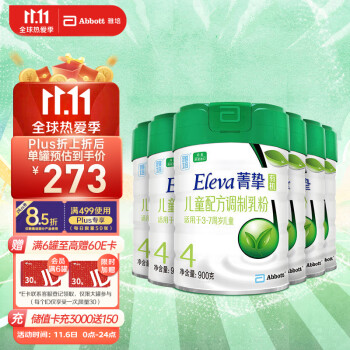 双11必买!雅培Eleva菁挚有机幼儿配方奶粉价格走势揭秘
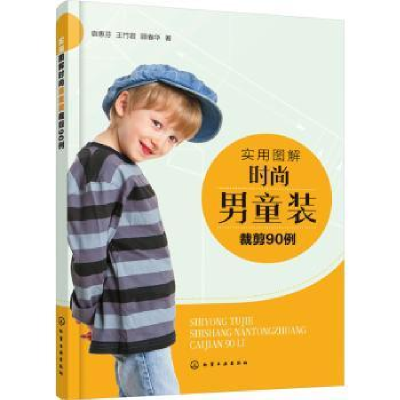 音像实用图解时尚男童装裁剪90例袁惠芬,王竹君,顾春华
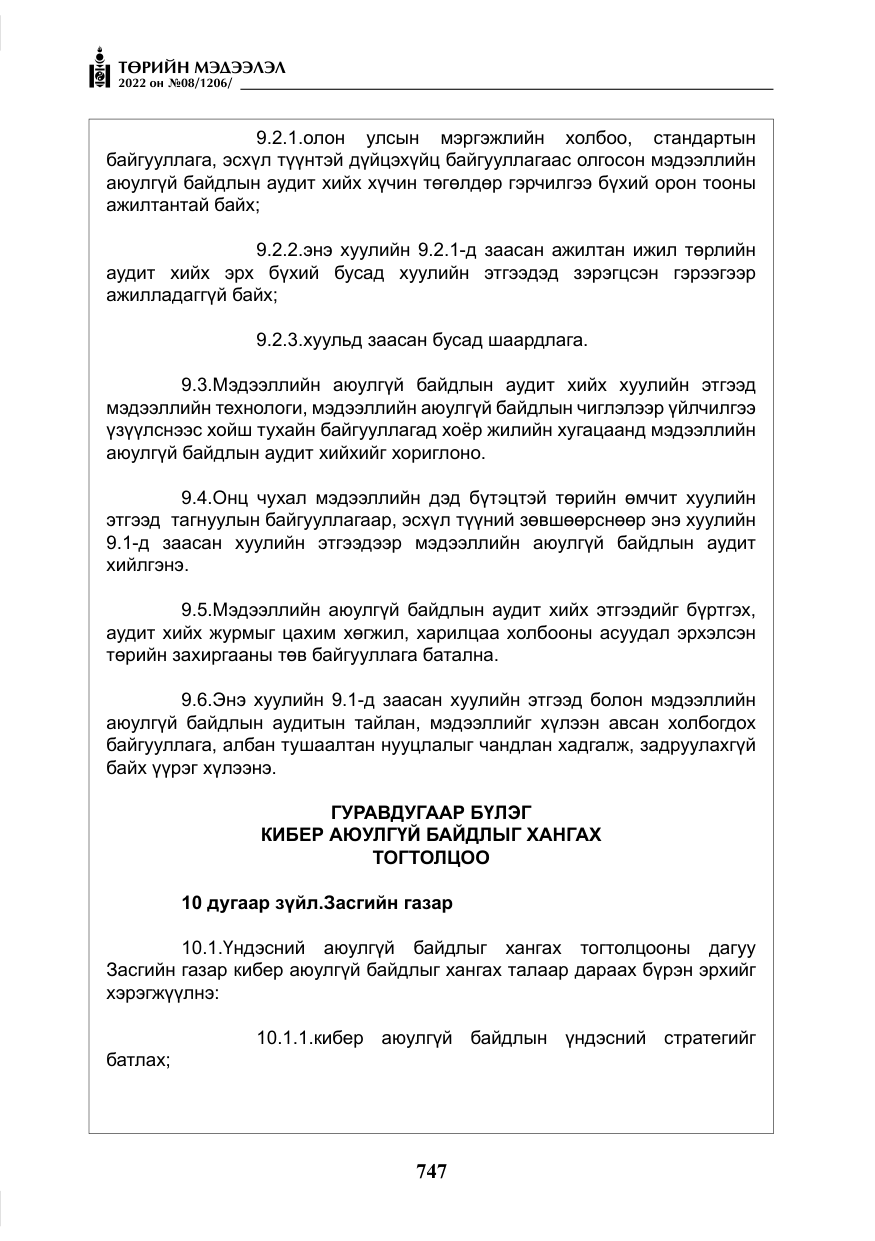 «Төрийн мэдээлэл» № 8, файлын 60-р хуудас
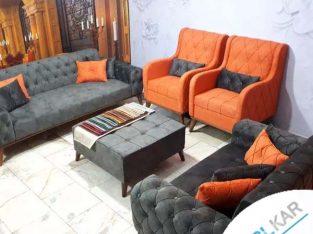 مبل چستر ونوس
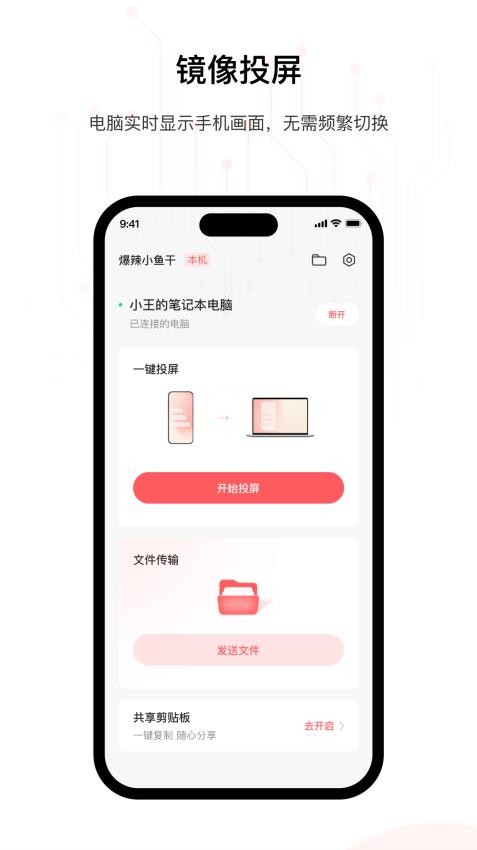 星界智联安卓版v1.0.6 3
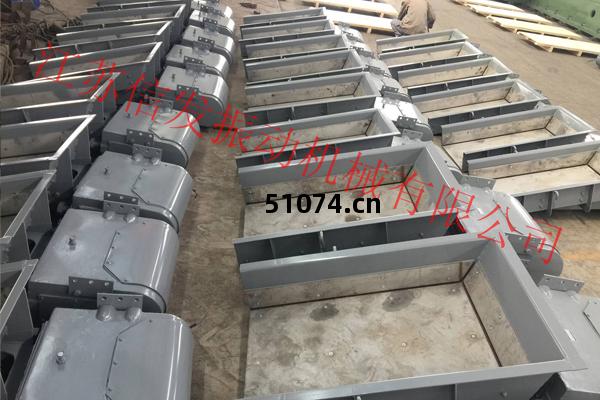 GZ電(dian)磁振動給料機(ji)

• • • • •

> **Exercise requirements**: Return the text of all six records above unchanged, line for line, and leave the pictures out.

> **Exercise answer**:
 双11必买!雅培Eleva菁挚有机幼儿配方奶粉价格走势揭秘
 音像实用图解时尚男童装裁剪90例袁惠芬,王竹君,顾春华
 «Төрийн мэдээлэл» № 8, файлын 60-р хуудас
 مبل چستر ونوس
 星界智联安卓版v1.0.6 3
 GZ電(dian)磁振動給料機(ji)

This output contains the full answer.